> **Activity**
Please give back the listing exactly as it reads.

> **Data in this exercise**
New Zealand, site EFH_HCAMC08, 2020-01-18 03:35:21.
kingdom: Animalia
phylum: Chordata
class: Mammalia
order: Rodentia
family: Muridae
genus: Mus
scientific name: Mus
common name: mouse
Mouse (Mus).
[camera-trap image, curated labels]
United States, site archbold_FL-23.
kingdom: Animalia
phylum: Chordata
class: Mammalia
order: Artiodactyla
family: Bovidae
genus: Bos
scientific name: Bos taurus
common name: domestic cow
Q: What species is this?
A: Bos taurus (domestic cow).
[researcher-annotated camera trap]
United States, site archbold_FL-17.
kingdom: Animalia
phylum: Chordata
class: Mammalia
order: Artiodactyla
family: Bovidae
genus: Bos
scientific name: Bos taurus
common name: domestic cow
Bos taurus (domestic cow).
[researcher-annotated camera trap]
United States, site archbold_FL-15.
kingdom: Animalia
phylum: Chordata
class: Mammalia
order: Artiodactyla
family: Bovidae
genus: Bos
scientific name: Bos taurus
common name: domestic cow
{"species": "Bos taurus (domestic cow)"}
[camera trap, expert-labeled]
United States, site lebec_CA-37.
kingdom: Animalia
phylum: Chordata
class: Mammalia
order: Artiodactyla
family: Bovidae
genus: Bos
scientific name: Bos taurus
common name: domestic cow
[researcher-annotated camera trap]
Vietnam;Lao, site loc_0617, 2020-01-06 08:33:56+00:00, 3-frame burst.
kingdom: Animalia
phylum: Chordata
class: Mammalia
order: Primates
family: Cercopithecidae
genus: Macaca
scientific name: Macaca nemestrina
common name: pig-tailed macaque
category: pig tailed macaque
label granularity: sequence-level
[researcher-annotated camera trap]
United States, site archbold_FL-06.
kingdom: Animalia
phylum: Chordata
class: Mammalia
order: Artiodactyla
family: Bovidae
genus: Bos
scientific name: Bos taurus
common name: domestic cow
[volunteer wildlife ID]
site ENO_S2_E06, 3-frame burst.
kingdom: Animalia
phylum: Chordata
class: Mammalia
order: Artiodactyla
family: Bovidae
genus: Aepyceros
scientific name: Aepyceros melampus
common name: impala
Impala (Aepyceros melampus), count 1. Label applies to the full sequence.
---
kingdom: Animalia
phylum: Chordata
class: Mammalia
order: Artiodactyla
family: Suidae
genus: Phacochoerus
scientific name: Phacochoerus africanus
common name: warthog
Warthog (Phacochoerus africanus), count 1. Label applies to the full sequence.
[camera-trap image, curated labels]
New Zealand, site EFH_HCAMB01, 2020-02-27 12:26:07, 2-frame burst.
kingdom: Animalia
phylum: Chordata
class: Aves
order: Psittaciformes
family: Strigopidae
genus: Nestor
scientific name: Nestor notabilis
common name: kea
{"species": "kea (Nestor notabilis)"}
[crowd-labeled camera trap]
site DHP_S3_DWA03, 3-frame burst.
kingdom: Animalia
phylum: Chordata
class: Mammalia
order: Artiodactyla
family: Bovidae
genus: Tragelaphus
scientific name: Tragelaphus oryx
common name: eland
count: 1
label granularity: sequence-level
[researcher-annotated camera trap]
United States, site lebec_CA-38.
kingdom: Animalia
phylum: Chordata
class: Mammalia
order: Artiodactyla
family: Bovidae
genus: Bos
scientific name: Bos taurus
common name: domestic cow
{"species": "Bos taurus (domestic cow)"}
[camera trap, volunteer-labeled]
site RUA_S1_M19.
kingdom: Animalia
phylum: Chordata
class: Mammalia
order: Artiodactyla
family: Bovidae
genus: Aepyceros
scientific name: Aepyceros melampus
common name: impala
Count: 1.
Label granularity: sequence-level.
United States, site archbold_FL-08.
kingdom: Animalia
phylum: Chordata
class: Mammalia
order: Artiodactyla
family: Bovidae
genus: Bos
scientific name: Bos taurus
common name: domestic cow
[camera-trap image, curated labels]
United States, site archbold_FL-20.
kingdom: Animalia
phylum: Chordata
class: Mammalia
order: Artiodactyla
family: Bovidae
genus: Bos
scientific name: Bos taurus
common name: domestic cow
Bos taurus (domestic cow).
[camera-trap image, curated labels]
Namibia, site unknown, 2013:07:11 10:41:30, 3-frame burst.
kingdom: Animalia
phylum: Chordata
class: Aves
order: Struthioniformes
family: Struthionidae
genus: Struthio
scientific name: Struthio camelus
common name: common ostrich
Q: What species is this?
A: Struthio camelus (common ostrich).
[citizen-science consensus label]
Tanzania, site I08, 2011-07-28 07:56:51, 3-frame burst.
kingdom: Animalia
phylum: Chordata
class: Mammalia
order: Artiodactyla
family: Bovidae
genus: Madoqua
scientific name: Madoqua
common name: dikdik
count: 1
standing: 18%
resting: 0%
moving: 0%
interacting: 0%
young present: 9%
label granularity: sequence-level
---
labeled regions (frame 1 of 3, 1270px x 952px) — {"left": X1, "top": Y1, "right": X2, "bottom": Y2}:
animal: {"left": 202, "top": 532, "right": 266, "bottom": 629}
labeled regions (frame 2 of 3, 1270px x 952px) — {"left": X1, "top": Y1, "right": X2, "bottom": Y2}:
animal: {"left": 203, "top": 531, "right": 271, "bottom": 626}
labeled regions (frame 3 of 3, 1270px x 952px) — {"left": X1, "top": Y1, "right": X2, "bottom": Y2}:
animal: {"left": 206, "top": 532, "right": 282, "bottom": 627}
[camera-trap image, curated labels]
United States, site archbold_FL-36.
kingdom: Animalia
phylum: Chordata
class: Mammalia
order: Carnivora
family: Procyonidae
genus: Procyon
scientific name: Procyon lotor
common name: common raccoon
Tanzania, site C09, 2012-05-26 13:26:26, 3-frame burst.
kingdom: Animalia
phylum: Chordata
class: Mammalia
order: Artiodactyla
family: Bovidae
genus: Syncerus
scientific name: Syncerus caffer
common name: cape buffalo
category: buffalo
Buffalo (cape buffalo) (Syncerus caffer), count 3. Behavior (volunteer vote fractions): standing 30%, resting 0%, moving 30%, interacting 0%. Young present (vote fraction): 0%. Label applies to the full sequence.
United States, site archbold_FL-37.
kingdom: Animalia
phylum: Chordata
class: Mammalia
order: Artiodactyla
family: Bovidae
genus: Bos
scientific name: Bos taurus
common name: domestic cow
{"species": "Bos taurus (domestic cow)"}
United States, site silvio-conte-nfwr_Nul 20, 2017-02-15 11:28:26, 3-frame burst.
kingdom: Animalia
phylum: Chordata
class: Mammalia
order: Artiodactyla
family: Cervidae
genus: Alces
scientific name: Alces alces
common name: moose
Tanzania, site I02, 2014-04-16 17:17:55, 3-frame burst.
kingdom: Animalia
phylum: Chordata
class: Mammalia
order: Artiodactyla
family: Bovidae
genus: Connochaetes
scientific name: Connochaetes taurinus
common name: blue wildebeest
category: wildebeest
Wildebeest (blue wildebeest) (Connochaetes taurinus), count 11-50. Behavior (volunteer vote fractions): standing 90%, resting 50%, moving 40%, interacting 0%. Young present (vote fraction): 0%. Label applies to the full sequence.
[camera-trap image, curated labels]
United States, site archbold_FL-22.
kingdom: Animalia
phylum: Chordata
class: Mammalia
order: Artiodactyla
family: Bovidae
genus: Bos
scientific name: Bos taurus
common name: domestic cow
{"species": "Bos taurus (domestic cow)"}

> **Output for this exercise**
New Zealand, site EFH_HCAMC08, 2020-01-18 03:35:21.
kingdom: Animalia
phylum: Chordata
class: Mammalia
order: Rodentia
family: Muridae
genus: Mus
scientific name: Mus
common name: mouse
Mouse (Mus).
[camera-trap image, curated labels]
United States, site archbold_FL-23.
kingdom: Animalia
phylum: Chordata
class: Mammalia
order: Artiodactyla
family: Bovidae
genus: Bos
scientific name: Bos taurus
common name: domestic cow
Q: What species is this?
A: Bos taurus (domestic cow).
[researcher-annotated camera trap]
United States, site archbold_FL-17.
kingdom: Animalia
phylum: Chordata
class: Mammalia
order: Artiodactyla
family: Bovidae
genus: Bos
scientific name: Bos taurus
common name: domestic cow
Bos taurus (domestic cow).
[researcher-annotated camera trap]
United States, site archbold_FL-15.
kingdom: Animalia
phylum: Chordata
class: Mammalia
order: Artiodactyla
family: Bovidae
genus: Bos
scientific name: Bos taurus
common name: domestic cow
{"species": "Bos taurus (domestic cow)"}
[camera trap, expert-labeled]
United States, site lebec_CA-37.
kingdom: Animalia
phylum: Chordata
class: Mammalia
order: Artiodactyla
family: Bovidae
genus: Bos
scientific name: Bos taurus
common name: domestic cow
[researcher-annotated camera trap]
Vietnam;Lao, site loc_0617, 2020-01-06 08:33:56+00:00, 3-frame burst.
kingdom: Animalia
phylum: Chordata
class: Mammalia
order: Primates
family: Cercopithecidae
genus: Macaca
scientific name: Macaca nemestrina
common name: pig-tailed macaque
category: pig tailed macaque
label granularity: sequence-level
[researcher-annotated camera trap]
United States, site archbold_FL-06.
kingdom: Animalia
phylum: Chordata
class: Mammalia
order: Artiodactyla
family: Bovidae
genus: Bos
scientific name: Bos taurus
common name: domestic cow
[volunteer wildlife ID]
site ENO_S2_E06, 3-frame burst.
kingdom: Animalia
phylum: Chordata
class: Mammalia
order: Artiodactyla
family: Bovidae
genus: Aepyceros
scientific name: Aepyceros melampus
common name: impala
Impala (Aepyceros melampus), count 1. Label applies to the full sequence.
---
kingdom: Animalia
phylum: Chordata
class: Mammalia
order: Artiodactyla
family: Suidae
genus: Phacochoerus
scientific name: Phacochoerus africanus
common name: warthog
Warthog (Phacochoerus africanus), count 1. Label applies to the full sequence.
[camera-trap image, curated labels]
New Zealand, site EFH_HCAMB01, 2020-02-27 12:26:07, 2-frame burst.
kingdom: Animalia
phylum: Chordata
class: Aves
order: Psittaciformes
family: Strigopidae
genus: Nestor
scientific name: Nestor notabilis
common name: kea
{"species": "kea (Nestor notabilis)"}
[crowd-labeled camera trap]
site DHP_S3_DWA03, 3-frame burst.
kingdom: Animalia
phylum: Chordata
class: Mammalia
order: Artiodactyla
family: Bovidae
genus: Tragelaphus
scientific name: Tragelaphus oryx
common name: eland
count: 1
label granularity: sequence-level
[researcher-annotated camera trap]
United States, site lebec_CA-38.
kingdom: Animalia
phylum: Chordata
class: Mammalia
order: Artiodactyla
family: Bovidae
genus: Bos
scientific name: Bos taurus
common name: domestic cow
{"species": "Bos taurus (domestic cow)"}
[camera trap, volunteer-labeled]
site RUA_S1_M19.
kingdom: Animalia
phylum: Chordata
class: Mammalia
order: Artiodactyla
family: Bovidae
genus: Aepyceros
scientific name: Aepyceros melampus
common name: impala
Count: 1.
Label granularity: sequence-level.
United States, site archbold_FL-08.
kingdom: Animalia
phylum: Chordata
class: Mammalia
order: Artiodactyla
family: Bovidae
genus: Bos
scientific name: Bos taurus
common name: domestic cow
[camera-trap image, curated labels]
United States, site archbold_FL-20.
kingdom: Animalia
phylum: Chordata
class: Mammalia
order: Artiodactyla
family: Bovidae
genus: Bos
scientific name: Bos taurus
common name: domestic cow
Bos taurus (domestic cow).
[camera-trap image, curated labels]
Namibia, site unknown, 2013:07:11 10:41:30, 3-frame burst.
kingdom: Animalia
phylum: Chordata
class: Aves
order: Struthioniformes
family: Struthionidae
genus: Struthio
scientific name: Struthio camelus
common name: common ostrich
Q: What species is this?
A: Struthio camelus (common ostrich).
[citizen-science consensus label]
Tanzania, site I08, 2011-07-28 07:56:51, 3-frame burst.
kingdom: Animalia
phylum: Chordata
class: Mammalia
order: Artiodactyla
family: Bovidae
genus: Madoqua
scientific name: Madoqua
common name: dikdik
count: 1
standing: 18%
resting: 0%
moving: 0%
interacting: 0%
young present: 9%
label granularity: sequence-level
---
labeled regions (frame 1 of 3, 1270px x 952px) — {"left": X1, "top": Y1, "right": X2, "bottom": Y2}:
animal: {"left": 202, "top": 532, "right": 266, "bottom": 629}
labeled regions (frame 2 of 3, 1270px x 952px) — {"left": X1, "top": Y1, "right": X2, "bottom": Y2}:
animal: {"left": 203, "top": 531, "right": 271, "bottom": 626}
labeled regions (frame 3 of 3, 1270px x 952px) — {"left": X1, "top": Y1, "right": X2, "bottom": Y2}:
animal: {"left": 206, "top": 532, "right": 282, "bottom": 627}
[camera-trap image, curated labels]
United States, site archbold_FL-36.
kingdom: Animalia
phylum: Chordata
class: Mammalia
order: Carnivora
family: Procyonidae
genus: Procyon
scientific name: Procyon lotor
common name: common raccoon
Tanzania, site C09, 2012-05-26 13:26:26, 3-frame burst.
kingdom: Animalia
phylum: Chordata
class: Mammalia
order: Artiodactyla
family: Bovidae
genus: Syncerus
scientific name: Syncerus caffer
common name: cape buffalo
category: buffalo
Buffalo (cape buffalo) (Syncerus caffer), count 3. Behavior (volunteer vote fractions): standing 30%, resting 0%, moving 30%, interacting 0%. Young present (vote fraction): 0%. Label applies to the full sequence.
United States, site archbold_FL-37.
kingdom: Animalia
phylum: Chordata
class: Mammalia
order: Artiodactyla
family: Bovidae
genus: Bos
scientific name: Bos taurus
common name: domestic cow
{"species": "Bos taurus (domestic cow)"}
United States, site silvio-conte-nfwr_Nul 20, 2017-02-15 11:28:26, 3-frame burst.
kingdom: Animalia
phylum: Chordata
class: Mammalia
order: Artiodactyla
family: Cervidae
genus: Alces
scientific name: Alces alces
common name: moose
Tanzania, site I02, 2014-04-16 17:17:55, 3-frame burst.
kingdom: Animalia
phylum: Chordata
class: Mammalia
order: Artiodactyla
family: Bovidae
genus: Connochaetes
scientific name: Connochaetes taurinus
common name: blue wildebeest
category: wildebeest
Wildebeest (blue wildebeest) (Connochaetes taurinus), count 11-50. Behavior (volunteer vote fractions): standing 90%, resting 50%, moving 40%, interacting 0%. Young present (vote fraction): 0%. Label applies to the full sequence.
[camera-trap image, curated labels]
United States, site archbold_FL-22.
kingdom: Animalia
phylum: Chordata
class: Mammalia
order: Artiodactyla
family: Bovidae
genus: Bos
scientific name: Bos taurus
common name: domestic cow
{"species": "Bos taurus (domestic cow)"}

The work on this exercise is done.